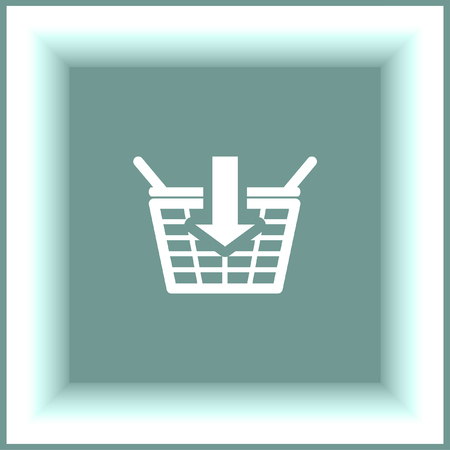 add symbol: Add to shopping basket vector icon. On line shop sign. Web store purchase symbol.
---
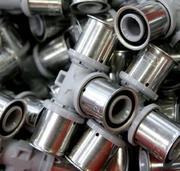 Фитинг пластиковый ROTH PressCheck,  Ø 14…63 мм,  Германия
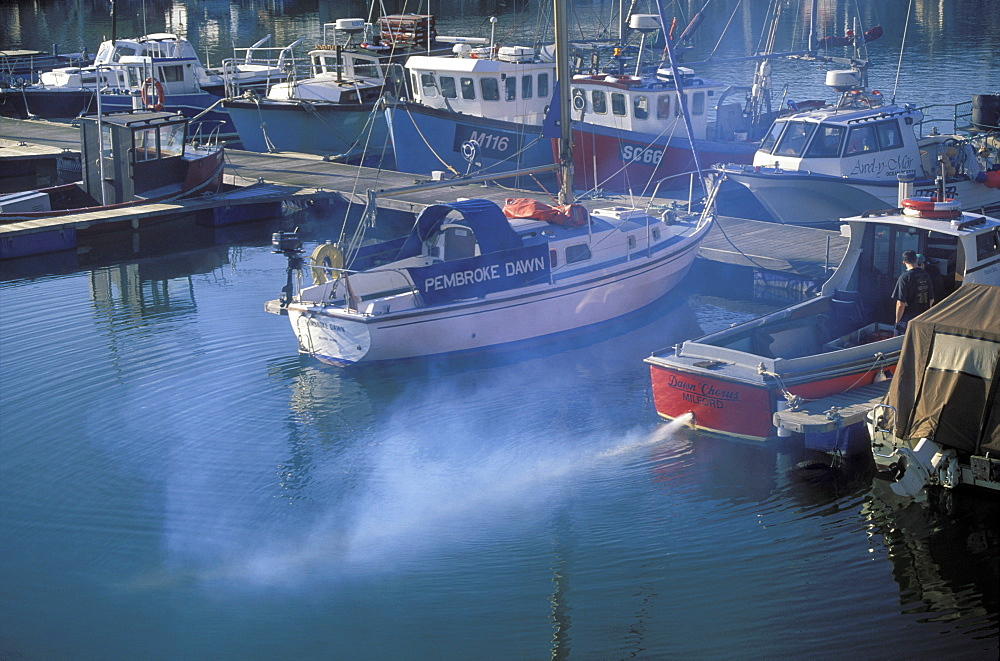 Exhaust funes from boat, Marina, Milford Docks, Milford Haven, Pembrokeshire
==
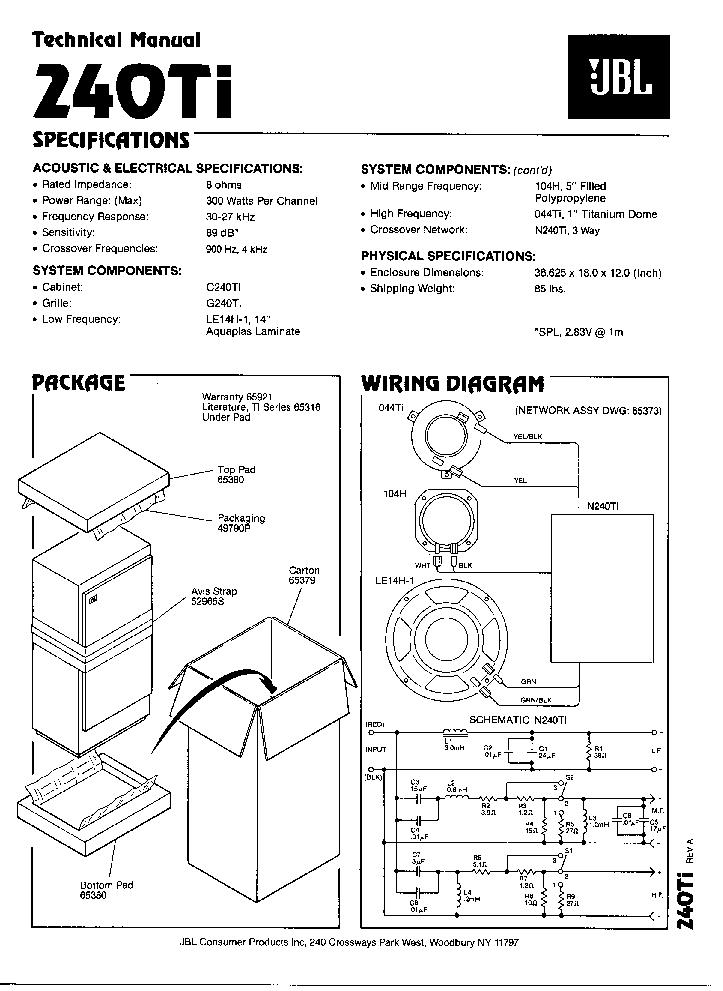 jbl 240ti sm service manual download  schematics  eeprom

TASK TO CARRY OUT:
Retype the lines above exactly as they appear, from the line containing "Фитинг пластиковый ROTH" through the line containing "Exhaust funes from", and leave out any pictures.

ANSWER TO THE PROBLEM:
 Фитинг пластиковый ROTH PressCheck,  Ø 14…63 мм,  Германия
 Exhaust funes from boat, Marina, Milford Docks, Milford Haven, Pembrokeshire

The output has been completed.